The County of Santa Barbara, California, adopted an ordinance that severely capped the rent that owners of mobile-home parks could charge tenants. Years later, Plaintiffs purchased a mobile-home park within the county, in the City of Goleta. Thereafter, the City adopted a rent control ordinance which was nearly identical to the ordinance the County had initially imposed. The landowners then filed suit against the City, alleging that the rent control ordinances amounted to an unconstitutional taking of their property in violation of the Takings Clause of the Fifth Amendment.
On appeal in the Ninth Circuit, a three judge panel held that the City's rent control ordinance violated the Takings Clause. The opinion characterized the rent control regime as a "naked transfer of wealth," which could not be allowed under the Takings Clause. This decision was subsequently reversed by the Ninth Circuit en banc. The majority opinion held that Plaintiff's takings claim must necessarily fail under the Penn Central regulatory takings test because they could have no reasonable investment backed expectation of obtaining higher rents in light of the fact that a rent control ordinance was already in effect at the time they purchased their property.
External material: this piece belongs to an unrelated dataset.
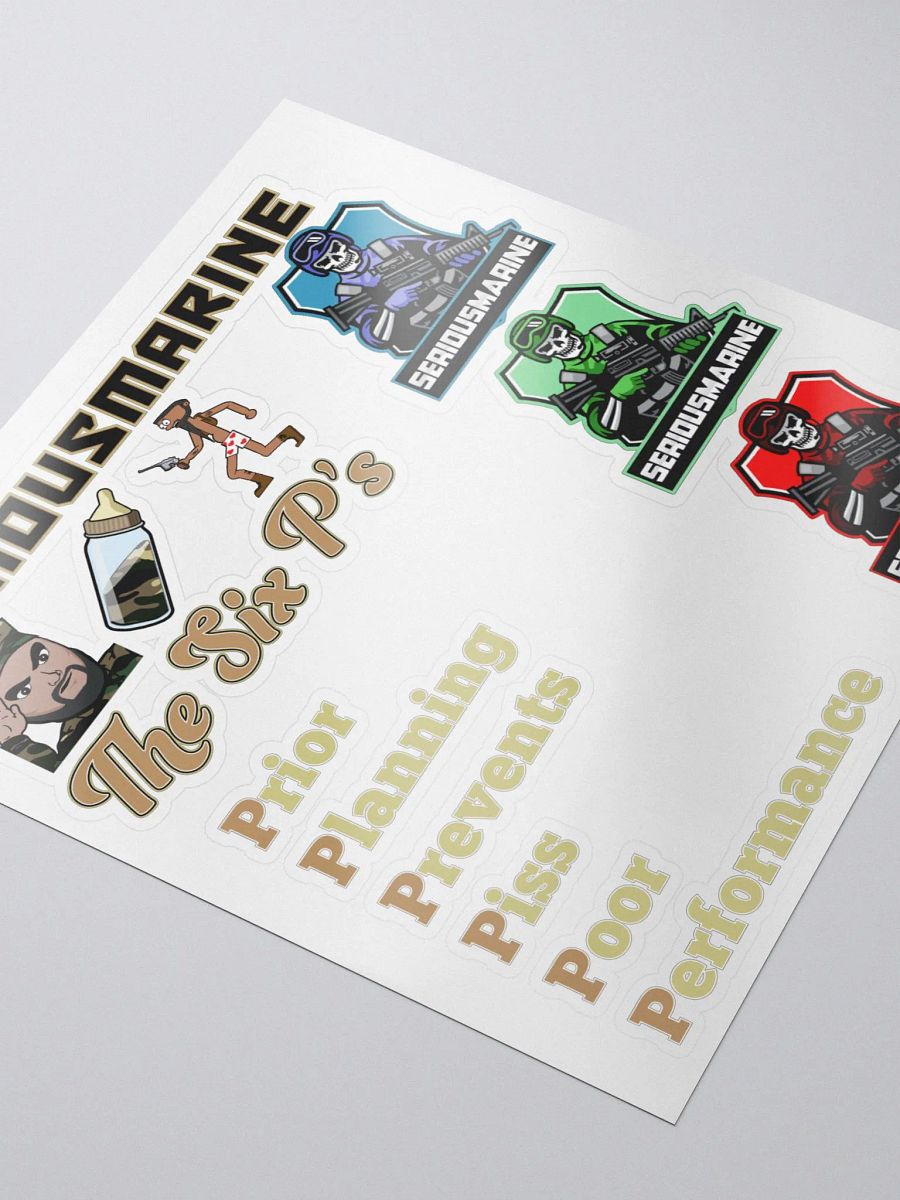 Stickers! product image (3)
The NFIB Legal Center filed an amicus brief in support of the property owners in this case urging the U.S. Supreme Court to grant their petition for certiorari and to make clear that property rights are not extinguished when property is transferred between owners. If a land use restriction constitutes an unconstitutional taking of private property the owner can bring a takings suit at any point within the statute of limitations. The right to advance such a suit is transferred with the land if the property is sold to a new owner.
Status: Decided - Ninth Circuit Federal Court of Appeal.
Petition for certiorari denied in the U.S. Supreme Court.